» **TASK ITEM**:
Look through the listing below for the line with "1224-2370 Bayside Road" and the line with "foyer with visible". Copy both, along with every line between them, exactly and with no pictures.

» **DATA RECORDS**:
Content starts
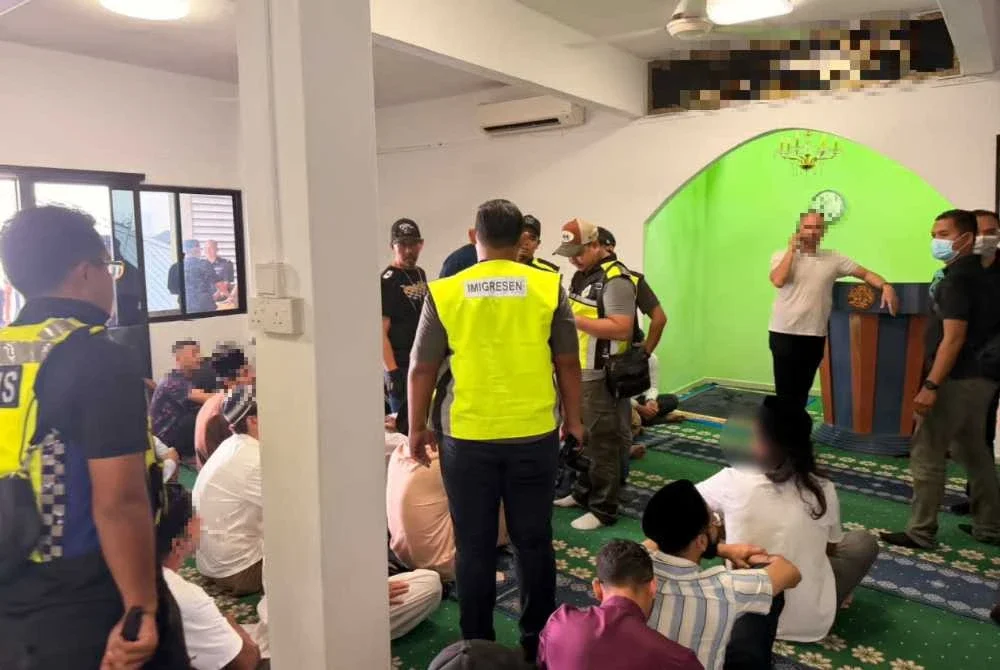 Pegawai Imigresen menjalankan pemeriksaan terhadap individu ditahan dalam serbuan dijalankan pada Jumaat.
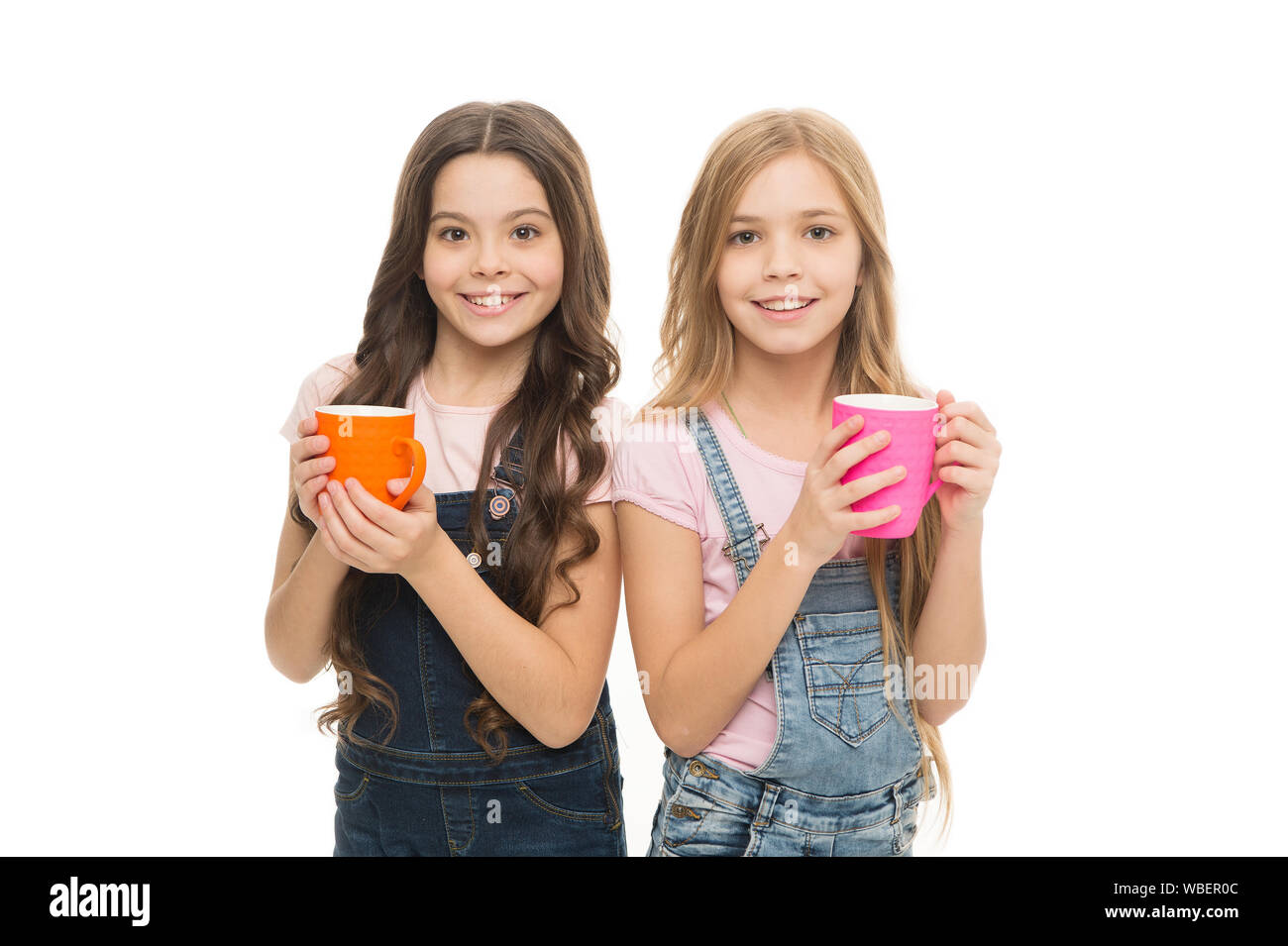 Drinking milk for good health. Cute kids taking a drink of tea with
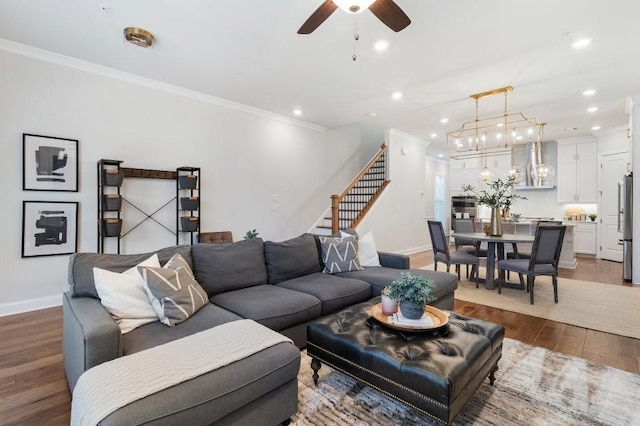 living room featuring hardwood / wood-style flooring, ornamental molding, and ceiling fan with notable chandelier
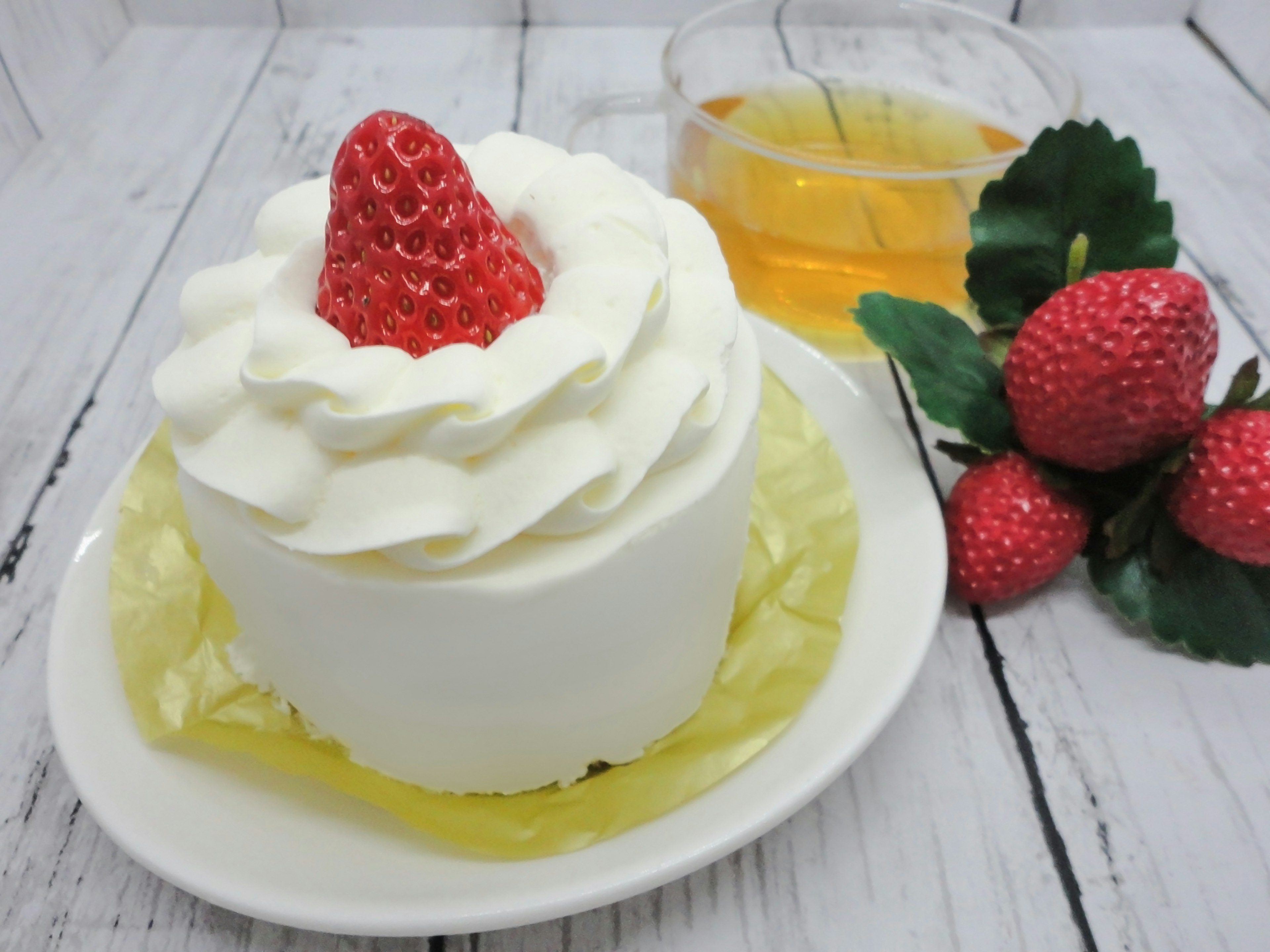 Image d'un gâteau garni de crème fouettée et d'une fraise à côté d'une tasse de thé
Content ends
Content starts
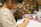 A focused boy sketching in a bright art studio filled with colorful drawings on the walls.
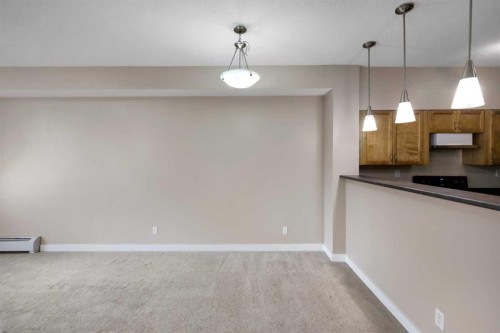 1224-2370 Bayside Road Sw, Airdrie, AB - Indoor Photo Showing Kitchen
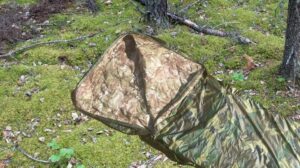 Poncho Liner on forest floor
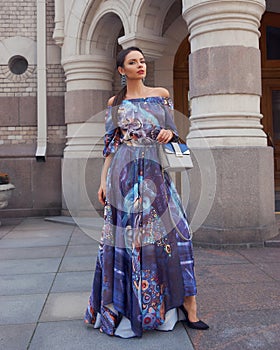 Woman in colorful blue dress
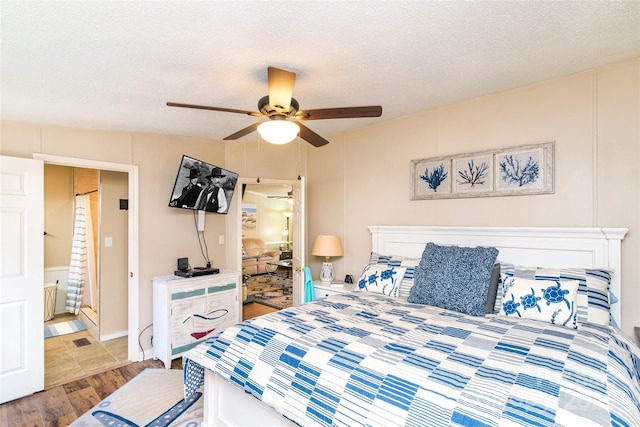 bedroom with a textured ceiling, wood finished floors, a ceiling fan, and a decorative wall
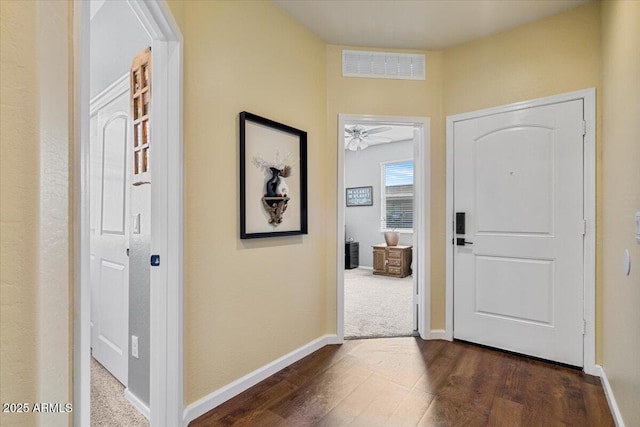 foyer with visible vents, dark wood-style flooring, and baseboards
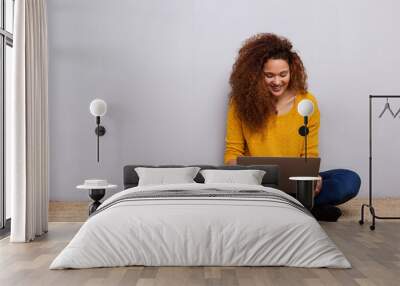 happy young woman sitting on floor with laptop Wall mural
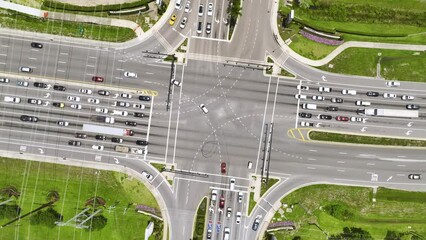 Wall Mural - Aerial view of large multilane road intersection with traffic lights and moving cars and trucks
Content ends
» **TASK OUTPUT**:
 1224-2370 Bayside Road Sw, Airdrie, AB - Indoor Photo Showing Kitchen
 Poncho Liner on forest floor
 Woman in colorful blue dress
 bedroom with a textured ceiling, wood finished floors, a ceiling fan, and a decorative wall
 foyer with visible vents, dark wood-style flooring, and baseboards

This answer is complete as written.